Killington is HUGE but not necessarily as a mountain. It's sprawled out and it is difficult to navigate without following the fall line south and getting separated from everyone. The trek back to the main lodge is time consuming because it is a haul and it is CROWDED!

Okemo has great features, good park, two half pipes, but the terrain is a little flat. It is not very challenging at all.

Jay Peak. Not very "resort" like but great terrain, great woods, but, again, no halfpipe.

Smugglers Notch. Great terrain, great woods not a very good park at all and no h/p. It's a "resort" too but not like Killington.

Stratton. All "resort" no terrain, you need to take a class to get into the parks and pipe. It rides like my friends' back yard and the lift tickets are over $80! Avoid Stratton!

This all MY OPINION! So forget the flame wars! Please offer your opinions without attacking mine!

Thanks.

Now SU&R


----------



## Prophecies (Oct 1, 2009)

If you are planning to go to Quebec, I have quite a few other resorts to suggest. First of all are 3 resorts in the Quebec City Region. Mont-Ste-Anne, Stoneham, and Massif. All three of these by far the most impressive mountains/resorts I have ever been to. They are all near my hometown so I go multiple times per year. Tremblant is a great resort as well. Like I said, Mont-Ste-Anne, Stoneham, and Massif are all in the same area. Within 30 mins of each other. Each has it's own charm. My all-time favorite is the Massif. It's right along the St-Lawrence River, so you have a SPECTACULAR view, and the mountain is absolutely huge(or should I say Hill, it's not actually a mountain, it's a huge, and I mean a MASSIVE hill along the St-Lawrence River cliffline). If you are an easy going rider, who likes to take his time going down, each run can take about 15 mins depending on your speed. 

Here's the website, check out the pics: Skiez dans Charlevoix, Québec – Le Massif


----------



## AngryHugo (Oct 8, 2009)

x2 on Sugarbush. Nice mountain, good snow, and smaller crowds (everyone seems to stop at Killington). People are there to ski/board only, so it's a much different vibe than the resorts closer to NYC.


----------



## m_jel (Apr 21, 2009)

+3 for sugarbush. I used to go there every march break with my family and some other people from up at my cottage. It's a good time for sure


----------



## unhip_crayon (Oct 13, 2009)

I guess the next question would be....is it worth the 8 hour drive, as I live in southern Ontario. (1 hr south of toronto)

Blue mountain in collingwood Ontario, for example, is awesome!

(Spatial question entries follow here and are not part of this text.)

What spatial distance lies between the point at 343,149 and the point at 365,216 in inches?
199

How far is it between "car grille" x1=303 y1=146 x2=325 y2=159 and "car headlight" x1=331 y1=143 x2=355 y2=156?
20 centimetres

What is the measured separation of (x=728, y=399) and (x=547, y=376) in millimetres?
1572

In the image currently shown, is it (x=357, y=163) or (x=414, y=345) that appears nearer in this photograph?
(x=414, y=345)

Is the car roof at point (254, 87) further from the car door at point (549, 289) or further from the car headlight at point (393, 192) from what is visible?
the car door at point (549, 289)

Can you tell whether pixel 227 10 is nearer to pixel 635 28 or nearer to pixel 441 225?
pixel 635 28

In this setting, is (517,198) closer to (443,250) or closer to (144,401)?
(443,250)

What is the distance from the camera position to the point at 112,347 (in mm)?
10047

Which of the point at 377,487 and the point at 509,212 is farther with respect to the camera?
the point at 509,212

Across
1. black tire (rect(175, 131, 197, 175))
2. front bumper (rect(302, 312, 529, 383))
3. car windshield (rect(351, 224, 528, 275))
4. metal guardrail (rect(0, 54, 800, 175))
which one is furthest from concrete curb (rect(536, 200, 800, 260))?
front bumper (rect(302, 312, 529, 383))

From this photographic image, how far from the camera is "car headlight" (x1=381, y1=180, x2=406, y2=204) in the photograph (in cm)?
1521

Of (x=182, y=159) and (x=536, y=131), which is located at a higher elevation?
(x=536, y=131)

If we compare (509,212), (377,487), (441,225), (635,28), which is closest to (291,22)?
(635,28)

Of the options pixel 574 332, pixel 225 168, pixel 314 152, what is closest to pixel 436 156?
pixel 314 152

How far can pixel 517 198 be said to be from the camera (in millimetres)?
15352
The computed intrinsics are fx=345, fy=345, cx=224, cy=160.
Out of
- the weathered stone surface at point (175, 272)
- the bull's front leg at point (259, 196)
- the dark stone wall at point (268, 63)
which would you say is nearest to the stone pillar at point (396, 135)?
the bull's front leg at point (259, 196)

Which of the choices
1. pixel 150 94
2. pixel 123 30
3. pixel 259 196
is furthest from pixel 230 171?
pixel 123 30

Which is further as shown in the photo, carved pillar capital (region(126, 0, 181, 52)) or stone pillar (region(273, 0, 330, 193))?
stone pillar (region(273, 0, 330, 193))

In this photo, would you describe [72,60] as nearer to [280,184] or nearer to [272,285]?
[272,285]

But I wouldnt drive 8 hours to ride there.

Also, We plan on staying for approx 4 days. So a big mountain would be nice.

Thanks!

PS: Love this site and the people in here. +rep!


----------



## shutupandride (Oct 6, 2009)

Check out the web sites of the mountains that interest you. Look at the trail maps and figure out what terrain you want to ride most. If your going for a few days at a time you have plenty of time to explore. Also, you could mix it up a bit. For example, Sugarbush is an hour from Stowe and an hour from Killington. A day at each location would be a lot of fun. Also, Stowe, Smuggs and Jay are pretty close to each other so that is a possibility too.


----------



## chupacabraman (Jul 30, 2009)

I agree with Prophecies.
I haven't been to the US east coast, but Tremblant isn't even the best mountain in Quebec so I fail to see how it could be included on a list of the best ice coast mountains.... well unless you are actually looking for ice and big crowds.
Massif - best mountain in Quebec hands down.
Mont Sainte-Anne is pretty good too. Stoneham has a sick park. Valinouet is small, mellow, and unheard of, way up north, but gets more snow than anywhere in eastern Canada (600cm+ all time average... 600-900 in recent years)


----------